Nel primo articolo ci siamo lasciati con il concetto, tutto fuorché scontato, del debito pubblico. Facciamo quindi un passo avanti nella nostra analisi. Avete tenuto a mente l’anno 1981 vero? Perchè sarà proprio l’inizio della riflessione che oggi vi propongo. E’ da pochi mesi nato il 38° Governo della nostra Repubblica presieduto dal democristiano Arnaldo Forlani, Governo che però avrà durata molto breve (253 giorni). Il nome che segnò profondamente il nostro fatidico 1981 è quello del Ministro del Tesoro di quell’esecutivo, ovvero Beniamino “Nino” Andreatta. Il Governatore della Banca d’Italia era invece Carlo Azeglio Ciampi, proprio il futuro Presidente della Repubblica. Il 12 febbraio 1981 con una lettera(?) inviata a Ciampi, Andreatta pose fine alla Banca d’Italia come “compratrice di ultima istanza” dei nostri titoli di stato residuali, ovvero quelli non sottoscritti dai cittadini italiani. Gesto che è passato alla storia come il “divorzio” fra Banca d’Italia e Tesoro. Ma in cosa si concretizza questa scissione? Ve lo spiego subito. Il fine della Banca d’Italia di comprare i titoli in “eccesso” era quella di tenere basso l’interesse sui titoli stessi. Se ci pensate è un po’ come il Quantitative Easing del nostro Mario Draghi, visto da molti come il salvatore dell’Unione Europea e dell’Euro, che grazie all’acquisto da parte della BCE di miliardi di nostri titoli di stato ha abbassato notevolmente i tassi di interesse negli ultimi anni (adesso sono persino negativi). Vi starete chiedendo: ma quindi, dopo il 1981, i titoli che lo stato non riusciva a piazzare al tasso di interesse da lui deciso che fine facevano? Dove erano venduti? I titoli di stato venivano collocati sul “mercato” con interessi notevolmente alti. Tu stato vuoi i soldi perchè devi costruire strade, erogare le pensioni, pagare gli stipendi? Io te li presto questi soldi ma voglio un interesse del 20%! Il nostro paese quindi si doveva comportare proprio come un soggetto privato (ad esempio un cittadino o un’impresa) che è in cerca di denaro, doveva quindi affidarsi al mercato! A questo punto sorge a me una domanda: è lo stato che deve controllare, più o meno marcatamente, i mercati o è il potere economico finanziario che controlla gli stati? La risposta sembra ovvia, purtroppo la realtà è ben diversa…

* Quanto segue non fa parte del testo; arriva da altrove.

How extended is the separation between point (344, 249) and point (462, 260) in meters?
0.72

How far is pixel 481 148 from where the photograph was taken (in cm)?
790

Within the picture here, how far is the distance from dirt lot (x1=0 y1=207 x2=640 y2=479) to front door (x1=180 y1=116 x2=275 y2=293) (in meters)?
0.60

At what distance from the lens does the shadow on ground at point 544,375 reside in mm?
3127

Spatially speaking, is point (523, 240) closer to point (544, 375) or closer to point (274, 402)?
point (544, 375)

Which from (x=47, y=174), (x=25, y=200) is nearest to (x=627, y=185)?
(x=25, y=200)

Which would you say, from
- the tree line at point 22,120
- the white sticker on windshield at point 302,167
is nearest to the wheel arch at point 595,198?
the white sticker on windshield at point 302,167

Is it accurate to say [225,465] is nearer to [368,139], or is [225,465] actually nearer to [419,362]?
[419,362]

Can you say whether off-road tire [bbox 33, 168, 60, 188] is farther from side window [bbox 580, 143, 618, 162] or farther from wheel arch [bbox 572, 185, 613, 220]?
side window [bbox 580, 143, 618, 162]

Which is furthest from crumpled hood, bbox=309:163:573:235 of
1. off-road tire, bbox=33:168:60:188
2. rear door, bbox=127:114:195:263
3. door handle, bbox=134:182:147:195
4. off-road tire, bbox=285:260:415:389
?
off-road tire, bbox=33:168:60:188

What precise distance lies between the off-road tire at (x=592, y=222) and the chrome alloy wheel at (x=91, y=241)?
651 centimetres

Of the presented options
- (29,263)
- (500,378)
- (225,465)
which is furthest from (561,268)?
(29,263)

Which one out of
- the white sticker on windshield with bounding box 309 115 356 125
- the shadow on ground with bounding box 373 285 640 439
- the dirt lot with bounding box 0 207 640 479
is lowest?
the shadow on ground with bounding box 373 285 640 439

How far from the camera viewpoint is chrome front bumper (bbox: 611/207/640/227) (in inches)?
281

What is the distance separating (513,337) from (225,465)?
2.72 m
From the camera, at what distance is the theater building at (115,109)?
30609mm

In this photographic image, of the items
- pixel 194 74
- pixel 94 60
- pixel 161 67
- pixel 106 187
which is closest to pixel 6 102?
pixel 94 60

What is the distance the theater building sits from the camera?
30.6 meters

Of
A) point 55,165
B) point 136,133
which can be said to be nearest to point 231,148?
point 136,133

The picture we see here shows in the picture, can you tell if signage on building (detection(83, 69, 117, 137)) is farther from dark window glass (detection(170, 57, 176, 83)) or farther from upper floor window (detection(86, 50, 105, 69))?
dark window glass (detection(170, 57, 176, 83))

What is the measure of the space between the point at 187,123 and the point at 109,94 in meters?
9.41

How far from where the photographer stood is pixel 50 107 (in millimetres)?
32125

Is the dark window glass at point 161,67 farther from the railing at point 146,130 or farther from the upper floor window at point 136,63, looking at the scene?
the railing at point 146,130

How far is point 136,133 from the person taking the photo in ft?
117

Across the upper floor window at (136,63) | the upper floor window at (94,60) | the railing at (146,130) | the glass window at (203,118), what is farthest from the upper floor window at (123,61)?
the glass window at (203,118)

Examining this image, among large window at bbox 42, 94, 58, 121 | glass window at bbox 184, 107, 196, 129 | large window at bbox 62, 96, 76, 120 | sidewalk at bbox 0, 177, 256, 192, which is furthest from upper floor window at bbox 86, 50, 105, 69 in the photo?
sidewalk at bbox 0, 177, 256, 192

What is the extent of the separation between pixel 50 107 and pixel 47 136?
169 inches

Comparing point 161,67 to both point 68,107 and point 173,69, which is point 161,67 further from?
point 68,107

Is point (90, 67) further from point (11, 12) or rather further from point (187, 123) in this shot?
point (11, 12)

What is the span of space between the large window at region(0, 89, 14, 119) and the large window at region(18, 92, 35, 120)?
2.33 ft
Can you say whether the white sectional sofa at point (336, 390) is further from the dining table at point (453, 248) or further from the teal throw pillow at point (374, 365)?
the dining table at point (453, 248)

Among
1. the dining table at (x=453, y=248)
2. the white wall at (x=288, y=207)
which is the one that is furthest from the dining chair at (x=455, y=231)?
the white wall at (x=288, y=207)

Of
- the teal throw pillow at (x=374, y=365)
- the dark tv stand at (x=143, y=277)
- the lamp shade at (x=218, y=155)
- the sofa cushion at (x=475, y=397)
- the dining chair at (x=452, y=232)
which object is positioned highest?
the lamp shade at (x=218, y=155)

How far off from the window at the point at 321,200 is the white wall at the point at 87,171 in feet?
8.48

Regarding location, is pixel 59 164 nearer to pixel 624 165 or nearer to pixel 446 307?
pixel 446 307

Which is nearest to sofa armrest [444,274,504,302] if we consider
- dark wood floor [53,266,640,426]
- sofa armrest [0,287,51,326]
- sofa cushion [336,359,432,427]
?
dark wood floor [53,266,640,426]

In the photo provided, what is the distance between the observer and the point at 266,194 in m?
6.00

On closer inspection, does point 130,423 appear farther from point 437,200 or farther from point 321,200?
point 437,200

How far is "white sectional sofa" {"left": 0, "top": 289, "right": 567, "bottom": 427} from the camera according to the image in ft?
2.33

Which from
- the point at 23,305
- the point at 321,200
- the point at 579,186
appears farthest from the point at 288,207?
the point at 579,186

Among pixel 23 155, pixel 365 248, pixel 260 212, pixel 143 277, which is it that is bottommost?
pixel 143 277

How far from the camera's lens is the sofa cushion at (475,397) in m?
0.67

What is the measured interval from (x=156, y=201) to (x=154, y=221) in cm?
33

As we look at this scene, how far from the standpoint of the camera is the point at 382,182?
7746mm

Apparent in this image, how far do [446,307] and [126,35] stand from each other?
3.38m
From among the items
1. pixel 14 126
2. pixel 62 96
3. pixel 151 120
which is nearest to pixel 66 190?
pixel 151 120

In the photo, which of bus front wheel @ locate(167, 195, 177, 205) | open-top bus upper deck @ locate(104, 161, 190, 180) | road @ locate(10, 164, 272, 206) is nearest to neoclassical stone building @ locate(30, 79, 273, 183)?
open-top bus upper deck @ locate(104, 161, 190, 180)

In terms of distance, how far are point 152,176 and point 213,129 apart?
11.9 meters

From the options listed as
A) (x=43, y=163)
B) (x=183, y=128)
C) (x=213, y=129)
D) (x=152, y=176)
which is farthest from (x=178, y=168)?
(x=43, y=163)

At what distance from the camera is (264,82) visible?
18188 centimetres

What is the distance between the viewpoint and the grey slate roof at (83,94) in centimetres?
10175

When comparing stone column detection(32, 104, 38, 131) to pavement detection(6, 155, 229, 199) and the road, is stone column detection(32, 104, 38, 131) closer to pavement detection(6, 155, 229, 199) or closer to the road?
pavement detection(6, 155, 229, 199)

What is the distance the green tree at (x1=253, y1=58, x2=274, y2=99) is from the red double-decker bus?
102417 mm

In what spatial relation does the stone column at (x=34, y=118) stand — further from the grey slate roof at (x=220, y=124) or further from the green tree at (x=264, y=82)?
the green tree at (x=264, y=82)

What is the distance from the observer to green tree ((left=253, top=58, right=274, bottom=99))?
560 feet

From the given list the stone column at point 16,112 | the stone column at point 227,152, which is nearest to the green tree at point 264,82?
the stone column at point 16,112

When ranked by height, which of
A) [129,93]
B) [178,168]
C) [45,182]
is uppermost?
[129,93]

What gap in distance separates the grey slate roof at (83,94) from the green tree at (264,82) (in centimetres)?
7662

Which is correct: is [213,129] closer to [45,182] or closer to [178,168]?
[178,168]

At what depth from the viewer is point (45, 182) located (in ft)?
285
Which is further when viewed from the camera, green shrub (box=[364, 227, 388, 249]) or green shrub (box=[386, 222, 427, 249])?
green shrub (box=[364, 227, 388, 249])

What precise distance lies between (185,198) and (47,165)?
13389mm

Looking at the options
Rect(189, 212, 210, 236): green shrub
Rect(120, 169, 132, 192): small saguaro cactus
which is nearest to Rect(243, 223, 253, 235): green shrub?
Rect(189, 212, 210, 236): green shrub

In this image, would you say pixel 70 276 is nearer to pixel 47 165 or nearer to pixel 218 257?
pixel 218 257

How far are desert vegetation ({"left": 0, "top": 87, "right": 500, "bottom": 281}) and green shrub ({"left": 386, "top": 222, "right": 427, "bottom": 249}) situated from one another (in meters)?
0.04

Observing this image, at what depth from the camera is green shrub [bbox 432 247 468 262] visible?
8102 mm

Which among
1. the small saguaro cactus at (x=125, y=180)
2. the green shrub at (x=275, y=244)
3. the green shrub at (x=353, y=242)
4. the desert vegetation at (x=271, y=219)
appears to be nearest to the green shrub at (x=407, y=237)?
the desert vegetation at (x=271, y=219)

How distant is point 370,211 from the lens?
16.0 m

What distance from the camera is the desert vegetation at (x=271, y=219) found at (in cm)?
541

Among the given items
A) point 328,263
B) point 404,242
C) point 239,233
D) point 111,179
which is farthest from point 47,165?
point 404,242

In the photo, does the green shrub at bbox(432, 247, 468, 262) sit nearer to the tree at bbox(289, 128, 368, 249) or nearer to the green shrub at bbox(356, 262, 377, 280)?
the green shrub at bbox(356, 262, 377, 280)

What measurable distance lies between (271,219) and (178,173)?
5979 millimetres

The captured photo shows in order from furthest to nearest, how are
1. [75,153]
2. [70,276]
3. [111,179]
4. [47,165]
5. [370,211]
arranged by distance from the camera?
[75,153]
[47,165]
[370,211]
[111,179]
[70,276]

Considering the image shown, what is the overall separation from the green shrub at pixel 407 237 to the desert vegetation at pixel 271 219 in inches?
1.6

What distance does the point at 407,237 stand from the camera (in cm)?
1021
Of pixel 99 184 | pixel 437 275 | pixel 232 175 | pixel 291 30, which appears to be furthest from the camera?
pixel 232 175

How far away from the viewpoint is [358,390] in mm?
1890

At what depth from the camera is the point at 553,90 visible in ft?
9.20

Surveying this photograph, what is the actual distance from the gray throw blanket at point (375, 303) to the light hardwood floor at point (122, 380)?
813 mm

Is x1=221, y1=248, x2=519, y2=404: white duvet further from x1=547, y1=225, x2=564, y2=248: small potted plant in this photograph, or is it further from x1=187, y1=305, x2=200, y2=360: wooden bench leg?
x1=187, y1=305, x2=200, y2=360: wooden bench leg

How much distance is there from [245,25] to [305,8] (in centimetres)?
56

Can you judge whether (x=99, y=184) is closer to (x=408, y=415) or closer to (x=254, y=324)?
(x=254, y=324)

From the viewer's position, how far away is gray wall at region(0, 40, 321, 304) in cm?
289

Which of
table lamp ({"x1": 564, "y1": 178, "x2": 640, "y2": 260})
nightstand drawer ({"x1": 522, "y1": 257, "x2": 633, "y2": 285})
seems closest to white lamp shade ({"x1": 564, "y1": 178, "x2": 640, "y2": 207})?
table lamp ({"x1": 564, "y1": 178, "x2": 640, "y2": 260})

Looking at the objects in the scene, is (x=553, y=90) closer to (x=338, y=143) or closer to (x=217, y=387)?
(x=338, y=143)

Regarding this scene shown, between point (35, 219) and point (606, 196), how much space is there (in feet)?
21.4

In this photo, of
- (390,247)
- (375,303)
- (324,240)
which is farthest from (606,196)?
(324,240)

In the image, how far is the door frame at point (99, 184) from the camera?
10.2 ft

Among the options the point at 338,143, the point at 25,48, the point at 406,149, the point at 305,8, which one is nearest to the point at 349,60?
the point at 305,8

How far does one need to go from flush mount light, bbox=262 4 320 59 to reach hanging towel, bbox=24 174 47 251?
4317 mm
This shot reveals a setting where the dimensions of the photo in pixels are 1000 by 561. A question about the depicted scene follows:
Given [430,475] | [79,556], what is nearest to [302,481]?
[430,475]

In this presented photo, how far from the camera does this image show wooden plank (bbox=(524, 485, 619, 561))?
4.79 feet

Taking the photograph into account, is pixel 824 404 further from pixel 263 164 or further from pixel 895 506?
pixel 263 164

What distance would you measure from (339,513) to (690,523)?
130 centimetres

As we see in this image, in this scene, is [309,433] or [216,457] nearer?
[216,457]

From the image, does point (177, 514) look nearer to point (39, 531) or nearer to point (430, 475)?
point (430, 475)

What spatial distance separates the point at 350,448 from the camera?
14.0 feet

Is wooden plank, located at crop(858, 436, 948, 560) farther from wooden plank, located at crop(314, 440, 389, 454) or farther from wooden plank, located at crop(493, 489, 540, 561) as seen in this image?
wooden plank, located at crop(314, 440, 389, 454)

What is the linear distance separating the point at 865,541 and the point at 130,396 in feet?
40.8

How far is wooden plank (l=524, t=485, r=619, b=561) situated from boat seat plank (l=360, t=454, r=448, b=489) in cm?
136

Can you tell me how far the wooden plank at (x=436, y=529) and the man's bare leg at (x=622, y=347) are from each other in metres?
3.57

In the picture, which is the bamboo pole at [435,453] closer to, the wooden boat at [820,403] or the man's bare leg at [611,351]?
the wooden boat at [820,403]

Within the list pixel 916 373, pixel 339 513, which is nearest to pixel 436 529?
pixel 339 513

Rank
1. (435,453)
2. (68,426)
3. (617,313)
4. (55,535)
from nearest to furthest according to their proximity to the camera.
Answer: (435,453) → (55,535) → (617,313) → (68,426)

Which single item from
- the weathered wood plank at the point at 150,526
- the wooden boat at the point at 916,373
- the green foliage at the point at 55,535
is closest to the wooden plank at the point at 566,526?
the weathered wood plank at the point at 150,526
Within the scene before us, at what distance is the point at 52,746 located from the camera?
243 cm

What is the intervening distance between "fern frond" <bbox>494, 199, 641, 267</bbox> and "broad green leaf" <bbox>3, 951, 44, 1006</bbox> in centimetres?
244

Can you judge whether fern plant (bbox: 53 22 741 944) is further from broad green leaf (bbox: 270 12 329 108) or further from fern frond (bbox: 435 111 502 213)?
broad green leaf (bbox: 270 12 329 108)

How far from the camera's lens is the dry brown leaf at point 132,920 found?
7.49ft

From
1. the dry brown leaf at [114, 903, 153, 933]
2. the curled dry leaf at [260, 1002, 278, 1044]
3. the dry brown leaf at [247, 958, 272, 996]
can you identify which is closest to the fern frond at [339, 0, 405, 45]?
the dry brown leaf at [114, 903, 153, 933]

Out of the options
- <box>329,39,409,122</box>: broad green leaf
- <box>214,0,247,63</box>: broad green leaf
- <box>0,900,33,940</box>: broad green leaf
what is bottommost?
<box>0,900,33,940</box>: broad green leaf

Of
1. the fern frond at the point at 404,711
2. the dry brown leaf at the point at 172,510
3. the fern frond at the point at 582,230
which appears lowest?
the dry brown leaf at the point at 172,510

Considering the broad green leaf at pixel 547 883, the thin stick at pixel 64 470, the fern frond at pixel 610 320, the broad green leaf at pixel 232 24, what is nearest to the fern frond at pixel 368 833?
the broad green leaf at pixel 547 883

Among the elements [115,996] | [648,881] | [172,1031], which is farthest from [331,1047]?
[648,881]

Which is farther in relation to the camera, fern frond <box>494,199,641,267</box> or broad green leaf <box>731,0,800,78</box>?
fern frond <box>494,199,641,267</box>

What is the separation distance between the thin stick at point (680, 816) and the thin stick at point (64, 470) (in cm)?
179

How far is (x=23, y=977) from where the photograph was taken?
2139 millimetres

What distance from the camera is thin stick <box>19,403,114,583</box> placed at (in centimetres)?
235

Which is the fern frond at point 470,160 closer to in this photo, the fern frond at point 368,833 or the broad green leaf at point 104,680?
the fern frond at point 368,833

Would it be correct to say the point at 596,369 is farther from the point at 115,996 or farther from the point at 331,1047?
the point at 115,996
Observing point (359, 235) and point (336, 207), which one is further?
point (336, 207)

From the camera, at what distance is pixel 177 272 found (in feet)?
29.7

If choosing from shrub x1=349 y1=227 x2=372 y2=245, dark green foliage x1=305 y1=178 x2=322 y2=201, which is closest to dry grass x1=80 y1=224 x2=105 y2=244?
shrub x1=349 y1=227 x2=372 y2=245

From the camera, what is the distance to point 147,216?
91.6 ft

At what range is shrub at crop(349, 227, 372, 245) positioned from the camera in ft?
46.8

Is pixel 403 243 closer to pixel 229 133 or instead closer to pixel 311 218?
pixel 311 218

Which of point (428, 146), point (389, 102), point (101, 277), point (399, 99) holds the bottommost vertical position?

Se ancora non vi ho convinto, non c’è problema. Facciamo parlare dei grafici che sono oggettivi agli occhi di tutti ed incontestabili.

Come possiamo vedere, il rendimento reale medio (quindi aggiustato per l’inflazione) dei nostri titoli di stato ha subito un aumento repentino proprio a partire dal 1981. Sarà un caso? Io non credo proprio.
In questa seconda immagine possiamo notare l’interesse nominale sui nostri titoli di stato che superò il 20% (lasciate da parte il discorso spread e l’interesse sui titoli tedeschi).

I più increduli potranno dire “ok, a me degli interessi sul debito non frega nulla, facci vedere se questo debito è aumentato”.
Come si può notare il nostro debito pubblico nel giro di 13-14 anni, partendo dalla fatidica data del 1981, è più che raddoppiato! In definitiva il divorzio Banca d’Italia-Tesoro ci ha fatto pagare una caterva di interessi che hanno aumentato in maniera spropositata il nostro debito!
Concludo il mio articolo facendovi notare che il tutto è stato fatto con una semplicissima lettera, senza alcuna discussione in Parlamento, organo “sovrano” per eccellenza nel nostro paese, per il semplice fatto che nessuno avrebbe mai votato a favore di un cambiamento del genere!